» REQUIREMENTS:
Can you give the rows below as a JSON list of strings, with one string for each line and blank lines left out?

= = =

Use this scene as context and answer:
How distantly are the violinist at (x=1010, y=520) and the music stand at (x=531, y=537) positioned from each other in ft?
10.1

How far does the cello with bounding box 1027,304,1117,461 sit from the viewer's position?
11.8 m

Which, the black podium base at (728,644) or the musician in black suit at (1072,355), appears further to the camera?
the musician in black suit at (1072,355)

= = =

» ANSWER FOR THE TASK:
[
  "Use this scene as context and answer:",
  "How distantly are the violinist at (x=1010, y=520) and the music stand at (x=531, y=537) positioned from each other in ft?",
  "10.1",
  "How far does the cello with bounding box 1027,304,1117,461 sit from the viewer's position?",
  "11.8 m",
  "Which, the black podium base at (728,644) or the musician in black suit at (1072,355), appears further to the camera?",
  "the musician in black suit at (1072,355)"
]